Data for processing =
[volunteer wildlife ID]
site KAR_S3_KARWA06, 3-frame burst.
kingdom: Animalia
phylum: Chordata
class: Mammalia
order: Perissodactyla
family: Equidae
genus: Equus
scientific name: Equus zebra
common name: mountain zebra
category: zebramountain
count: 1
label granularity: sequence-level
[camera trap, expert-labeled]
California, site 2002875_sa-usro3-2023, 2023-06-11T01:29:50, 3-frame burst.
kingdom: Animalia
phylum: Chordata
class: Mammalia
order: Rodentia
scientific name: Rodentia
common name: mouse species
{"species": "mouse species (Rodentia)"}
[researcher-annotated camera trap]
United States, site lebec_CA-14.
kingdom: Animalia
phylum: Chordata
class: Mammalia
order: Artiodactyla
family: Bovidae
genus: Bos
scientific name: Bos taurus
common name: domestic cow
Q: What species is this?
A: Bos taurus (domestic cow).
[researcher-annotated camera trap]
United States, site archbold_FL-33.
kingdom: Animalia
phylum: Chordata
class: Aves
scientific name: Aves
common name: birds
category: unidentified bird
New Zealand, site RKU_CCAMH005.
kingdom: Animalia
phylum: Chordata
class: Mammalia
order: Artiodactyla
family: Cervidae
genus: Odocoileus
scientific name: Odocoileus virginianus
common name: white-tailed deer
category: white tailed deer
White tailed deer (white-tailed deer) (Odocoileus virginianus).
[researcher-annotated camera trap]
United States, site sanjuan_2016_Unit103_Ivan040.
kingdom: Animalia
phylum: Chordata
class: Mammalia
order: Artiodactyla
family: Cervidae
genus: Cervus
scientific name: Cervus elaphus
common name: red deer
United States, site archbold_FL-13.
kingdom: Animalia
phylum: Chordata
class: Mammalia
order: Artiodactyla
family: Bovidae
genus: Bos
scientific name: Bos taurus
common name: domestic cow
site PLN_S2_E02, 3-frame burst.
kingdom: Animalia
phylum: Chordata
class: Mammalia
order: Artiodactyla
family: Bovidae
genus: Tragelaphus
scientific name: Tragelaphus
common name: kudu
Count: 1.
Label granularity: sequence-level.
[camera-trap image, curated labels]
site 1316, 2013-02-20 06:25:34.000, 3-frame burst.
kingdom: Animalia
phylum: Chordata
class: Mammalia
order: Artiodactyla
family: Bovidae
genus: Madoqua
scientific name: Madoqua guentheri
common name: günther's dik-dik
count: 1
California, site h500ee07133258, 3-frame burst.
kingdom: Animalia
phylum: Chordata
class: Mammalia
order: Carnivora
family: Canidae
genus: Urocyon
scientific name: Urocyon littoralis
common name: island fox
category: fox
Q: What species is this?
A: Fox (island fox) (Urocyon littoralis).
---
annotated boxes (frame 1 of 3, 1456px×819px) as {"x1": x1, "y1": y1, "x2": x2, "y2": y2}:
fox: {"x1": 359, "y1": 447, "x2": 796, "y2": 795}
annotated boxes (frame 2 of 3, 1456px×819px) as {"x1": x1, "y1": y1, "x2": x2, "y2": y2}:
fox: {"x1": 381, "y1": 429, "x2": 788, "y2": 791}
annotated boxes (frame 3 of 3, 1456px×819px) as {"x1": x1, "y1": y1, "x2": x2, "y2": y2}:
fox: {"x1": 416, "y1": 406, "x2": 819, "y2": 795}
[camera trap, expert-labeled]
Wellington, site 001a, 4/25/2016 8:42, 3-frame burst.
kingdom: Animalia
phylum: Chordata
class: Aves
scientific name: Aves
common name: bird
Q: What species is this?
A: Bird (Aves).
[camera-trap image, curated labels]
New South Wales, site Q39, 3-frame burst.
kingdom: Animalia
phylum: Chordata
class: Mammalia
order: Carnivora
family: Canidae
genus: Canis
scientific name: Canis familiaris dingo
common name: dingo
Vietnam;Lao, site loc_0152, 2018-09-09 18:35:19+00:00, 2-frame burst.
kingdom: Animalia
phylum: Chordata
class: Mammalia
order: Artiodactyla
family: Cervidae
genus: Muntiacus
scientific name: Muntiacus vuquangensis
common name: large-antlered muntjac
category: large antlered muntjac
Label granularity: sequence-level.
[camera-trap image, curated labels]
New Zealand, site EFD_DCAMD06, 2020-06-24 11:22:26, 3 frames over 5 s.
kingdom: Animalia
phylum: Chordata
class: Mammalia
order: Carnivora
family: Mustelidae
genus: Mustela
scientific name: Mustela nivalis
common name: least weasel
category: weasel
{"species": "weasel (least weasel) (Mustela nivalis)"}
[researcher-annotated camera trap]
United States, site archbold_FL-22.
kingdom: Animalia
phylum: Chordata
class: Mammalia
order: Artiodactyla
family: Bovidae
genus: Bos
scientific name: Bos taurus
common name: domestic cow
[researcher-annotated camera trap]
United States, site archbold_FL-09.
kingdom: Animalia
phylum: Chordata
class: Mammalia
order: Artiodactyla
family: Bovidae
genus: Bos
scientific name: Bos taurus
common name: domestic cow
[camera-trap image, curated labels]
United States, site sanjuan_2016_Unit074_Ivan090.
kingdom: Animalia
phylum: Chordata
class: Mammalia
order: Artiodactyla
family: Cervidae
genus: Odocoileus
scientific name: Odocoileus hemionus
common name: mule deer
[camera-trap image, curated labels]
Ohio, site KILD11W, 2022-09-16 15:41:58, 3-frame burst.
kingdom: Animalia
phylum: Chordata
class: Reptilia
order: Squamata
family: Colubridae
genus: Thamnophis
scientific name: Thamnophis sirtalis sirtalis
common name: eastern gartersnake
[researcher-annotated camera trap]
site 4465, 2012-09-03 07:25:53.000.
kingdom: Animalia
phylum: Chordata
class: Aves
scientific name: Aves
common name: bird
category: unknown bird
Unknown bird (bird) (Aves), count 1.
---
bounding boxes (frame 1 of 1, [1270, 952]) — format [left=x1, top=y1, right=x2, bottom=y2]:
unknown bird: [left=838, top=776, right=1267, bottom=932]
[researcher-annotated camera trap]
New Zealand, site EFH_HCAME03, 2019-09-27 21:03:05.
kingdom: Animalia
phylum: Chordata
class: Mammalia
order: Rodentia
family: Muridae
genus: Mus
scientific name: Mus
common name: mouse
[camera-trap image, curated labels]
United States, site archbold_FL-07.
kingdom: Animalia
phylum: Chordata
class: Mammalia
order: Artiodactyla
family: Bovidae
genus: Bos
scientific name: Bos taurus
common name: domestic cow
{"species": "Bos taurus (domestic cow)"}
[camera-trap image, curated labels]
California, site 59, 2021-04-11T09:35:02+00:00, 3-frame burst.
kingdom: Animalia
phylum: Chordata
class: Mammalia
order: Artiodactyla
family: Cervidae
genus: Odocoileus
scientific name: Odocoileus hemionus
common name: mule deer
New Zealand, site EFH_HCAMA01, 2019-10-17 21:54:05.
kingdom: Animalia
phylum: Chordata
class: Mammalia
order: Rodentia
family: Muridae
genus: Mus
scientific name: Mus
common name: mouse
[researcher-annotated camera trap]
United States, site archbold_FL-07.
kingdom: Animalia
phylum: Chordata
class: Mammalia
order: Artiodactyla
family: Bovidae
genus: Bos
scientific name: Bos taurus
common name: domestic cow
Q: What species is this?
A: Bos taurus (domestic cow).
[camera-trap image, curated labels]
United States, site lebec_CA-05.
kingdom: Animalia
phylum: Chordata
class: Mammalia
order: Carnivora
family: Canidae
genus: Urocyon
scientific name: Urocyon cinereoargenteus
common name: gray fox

What to produce =
Each record above should be repeated exactly as it appears.

Answer to this problem =
[volunteer wildlife ID]
site KAR_S3_KARWA06, 3-frame burst.
kingdom: Animalia
phylum: Chordata
class: Mammalia
order: Perissodactyla
family: Equidae
genus: Equus
scientific name: Equus zebra
common name: mountain zebra
category: zebramountain
count: 1
label granularity: sequence-level
[camera trap, expert-labeled]
California, site 2002875_sa-usro3-2023, 2023-06-11T01:29:50, 3-frame burst.
kingdom: Animalia
phylum: Chordata
class: Mammalia
order: Rodentia
scientific name: Rodentia
common name: mouse species
{"species": "mouse species (Rodentia)"}
[researcher-annotated camera trap]
United States, site lebec_CA-14.
kingdom: Animalia
phylum: Chordata
class: Mammalia
order: Artiodactyla
family: Bovidae
genus: Bos
scientific name: Bos taurus
common name: domestic cow
Q: What species is this?
A: Bos taurus (domestic cow).
[researcher-annotated camera trap]
United States, site archbold_FL-33.
kingdom: Animalia
phylum: Chordata
class: Aves
scientific name: Aves
common name: birds
category: unidentified bird
New Zealand, site RKU_CCAMH005.
kingdom: Animalia
phylum: Chordata
class: Mammalia
order: Artiodactyla
family: Cervidae
genus: Odocoileus
scientific name: Odocoileus virginianus
common name: white-tailed deer
category: white tailed deer
White tailed deer (white-tailed deer) (Odocoileus virginianus).
[researcher-annotated camera trap]
United States, site sanjuan_2016_Unit103_Ivan040.
kingdom: Animalia
phylum: Chordata
class: Mammalia
order: Artiodactyla
family: Cervidae
genus: Cervus
scientific name: Cervus elaphus
common name: red deer
United States, site archbold_FL-13.
kingdom: Animalia
phylum: Chordata
class: Mammalia
order: Artiodactyla
family: Bovidae
genus: Bos
scientific name: Bos taurus
common name: domestic cow
site PLN_S2_E02, 3-frame burst.
kingdom: Animalia
phylum: Chordata
class: Mammalia
order: Artiodactyla
family: Bovidae
genus: Tragelaphus
scientific name: Tragelaphus
common name: kudu
Count: 1.
Label granularity: sequence-level.
[camera-trap image, curated labels]
site 1316, 2013-02-20 06:25:34.000, 3-frame burst.
kingdom: Animalia
phylum: Chordata
class: Mammalia
order: Artiodactyla
family: Bovidae
genus: Madoqua
scientific name: Madoqua guentheri
common name: günther's dik-dik
count: 1
California, site h500ee07133258, 3-frame burst.
kingdom: Animalia
phylum: Chordata
class: Mammalia
order: Carnivora
family: Canidae
genus: Urocyon
scientific name: Urocyon littoralis
common name: island fox
category: fox
Q: What species is this?
A: Fox (island fox) (Urocyon littoralis).
---
annotated boxes (frame 1 of 3, 1456px×819px) as {"x1": x1, "y1": y1, "x2": x2, "y2": y2}:
fox: {"x1": 359, "y1": 447, "x2": 796, "y2": 795}
annotated boxes (frame 2 of 3, 1456px×819px) as {"x1": x1, "y1": y1, "x2": x2, "y2": y2}:
fox: {"x1": 381, "y1": 429, "x2": 788, "y2": 791}
annotated boxes (frame 3 of 3, 1456px×819px) as {"x1": x1, "y1": y1, "x2": x2, "y2": y2}:
fox: {"x1": 416, "y1": 406, "x2": 819, "y2": 795}
[camera trap, expert-labeled]
Wellington, site 001a, 4/25/2016 8:42, 3-frame burst.
kingdom: Animalia
phylum: Chordata
class: Aves
scientific name: Aves
common name: bird
Q: What species is this?
A: Bird (Aves).
[camera-trap image, curated labels]
New South Wales, site Q39, 3-frame burst.
kingdom: Animalia
phylum: Chordata
class: Mammalia
order: Carnivora
family: Canidae
genus: Canis
scientific name: Canis familiaris dingo
common name: dingo
Vietnam;Lao, site loc_0152, 2018-09-09 18:35:19+00:00, 2-frame burst.
kingdom: Animalia
phylum: Chordata
class: Mammalia
order: Artiodactyla
family: Cervidae
genus: Muntiacus
scientific name: Muntiacus vuquangensis
common name: large-antlered muntjac
category: large antlered muntjac
Label granularity: sequence-level.
[camera-trap image, curated labels]
New Zealand, site EFD_DCAMD06, 2020-06-24 11:22:26, 3 frames over 5 s.
kingdom: Animalia
phylum: Chordata
class: Mammalia
order: Carnivora
family: Mustelidae
genus: Mustela
scientific name: Mustela nivalis
common name: least weasel
category: weasel
{"species": "weasel (least weasel) (Mustela nivalis)"}
[researcher-annotated camera trap]
United States, site archbold_FL-22.
kingdom: Animalia
phylum: Chordata
class: Mammalia
order: Artiodactyla
family: Bovidae
genus: Bos
scientific name: Bos taurus
common name: domestic cow
[researcher-annotated camera trap]
United States, site archbold_FL-09.
kingdom: Animalia
phylum: Chordata
class: Mammalia
order: Artiodactyla
family: Bovidae
genus: Bos
scientific name: Bos taurus
common name: domestic cow
[camera-trap image, curated labels]
United States, site sanjuan_2016_Unit074_Ivan090.
kingdom: Animalia
phylum: Chordata
class: Mammalia
order: Artiodactyla
family: Cervidae
genus: Odocoileus
scientific name: Odocoileus hemionus
common name: mule deer
[camera-trap image, curated labels]
Ohio, site KILD11W, 2022-09-16 15:41:58, 3-frame burst.
kingdom: Animalia
phylum: Chordata
class: Reptilia
order: Squamata
family: Colubridae
genus: Thamnophis
scientific name: Thamnophis sirtalis sirtalis
common name: eastern gartersnake
[researcher-annotated camera trap]
site 4465, 2012-09-03 07:25:53.000.
kingdom: Animalia
phylum: Chordata
class: Aves
scientific name: Aves
common name: bird
category: unknown bird
Unknown bird (bird) (Aves), count 1.
---
bounding boxes (frame 1 of 1, [1270, 952]) — format [left=x1, top=y1, right=x2, bottom=y2]:
unknown bird: [left=838, top=776, right=1267, bottom=932]
[researcher-annotated camera trap]
New Zealand, site EFH_HCAME03, 2019-09-27 21:03:05.
kingdom: Animalia
phylum: Chordata
class: Mammalia
order: Rodentia
family: Muridae
genus: Mus
scientific name: Mus
common name: mouse
[camera-trap image, curated labels]
United States, site archbold_FL-07.
kingdom: Animalia
phylum: Chordata
class: Mammalia
order: Artiodactyla
family: Bovidae
genus: Bos
scientific name: Bos taurus
common name: domestic cow
{"species": "Bos taurus (domestic cow)"}
[camera-trap image, curated labels]
California, site 59, 2021-04-11T09:35:02+00:00, 3-frame burst.
kingdom: Animalia
phylum: Chordata
class: Mammalia
order: Artiodactyla
family: Cervidae
genus: Odocoileus
scientific name: Odocoileus hemionus
common name: mule deer
New Zealand, site EFH_HCAMA01, 2019-10-17 21:54:05.
kingdom: Animalia
phylum: Chordata
class: Mammalia
order: Rodentia
family: Muridae
genus: Mus
scientific name: Mus
common name: mouse
[researcher-annotated camera trap]
United States, site archbold_FL-07.
kingdom: Animalia
phylum: Chordata
class: Mammalia
order: Artiodactyla
family: Bovidae
genus: Bos
scientific name: Bos taurus
common name: domestic cow
Q: What species is this?
A: Bos taurus (domestic cow).
[camera-trap image, curated labels]
United States, site lebec_CA-05.
kingdom: Animalia
phylum: Chordata
class: Mammalia
order: Carnivora
family: Canidae
genus: Urocyon
scientific name: Urocyon cinereoargenteus
common name: gray fox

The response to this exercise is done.